## Source document
=== Section Start ===

Last year, he got his wish. After purchasing a beautifully restored 1964 Lincoln Continental convertible, Gene proudly drove the city's new administrator in the 2019 parade.

Zahas Family

"Finally having a car worthy of the parade definitely fulfilled a dream, or at least checked one off the bucket list," Lukas wrote.

"He actually built his first car from scratch," said Gene's daughter Jaqueline Smay. "Spent a couple of years going to various junkyards and salvaging pieces and restoring them. By the time he was old enough for a license, he had a working car."

As good as Gene was with cars, though, he might have been even better in business. In 1968, he opened the first of what would become five Bay Area branches of the Johnstone Supply.

Those who knew him say Gene was great with numbers but had a special talent when it came to dealing with people. It's what made him a perfect fit during his almost-50-year membership with the Rotary Club of Oakland.

"He'd light up when it was time for their Thursday luncheons," Smay said. "He was incredibly gregarious, unbelievably outgoing."

It was in Rotary, in fact, that Gene me the love of the past 20 years, Wendy Howard.

"He had a huge, gushy heart. He loved movies with happy endings. I don't know how many times we saw Pretty Woman. He knew it by heart."

Gene fell ill with COVID-19 not long after a trip to the east coast in March. While at the hospital, Smay, who had earlier recovered from COVID, was allowed to visit him.

She spent an hour by his bedside the day before he died, grateful to be given a chance many relatives of COVID patients are denied. It allowed her to deliver one, final message to her father.

"That he was loved and we wasn't alone."

=== Section End ===

## Given information
=== Section Start ===

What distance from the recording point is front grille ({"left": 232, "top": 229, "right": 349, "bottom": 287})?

=== Section End ===

## List of tasks
1 - According to the text about Gene, in what year did he open the first Johnstone Supply branch?
2 - Copy the text about Gene from "As good as Gene" to "years, Wendy Howard.".

## Results of the exercise
1 - 1968

2 -
As good as Gene was with cars, though, he might have been even better in business. In 1968, he opened the first of what would become five Bay Area branches of the Johnstone Supply.

Those who knew him say Gene was great with numbers but had a special talent when it came to dealing with people. It's what made him a perfect fit during his almost-50-year membership with the Rotary Club of Oakland.

"He'd light up when it was time for their Thursday luncheons," Smay said. "He was incredibly gregarious, unbelievably outgoing."

It was in Rotary, in fact, that Gene me the love of the past 20 years, Wendy Howard.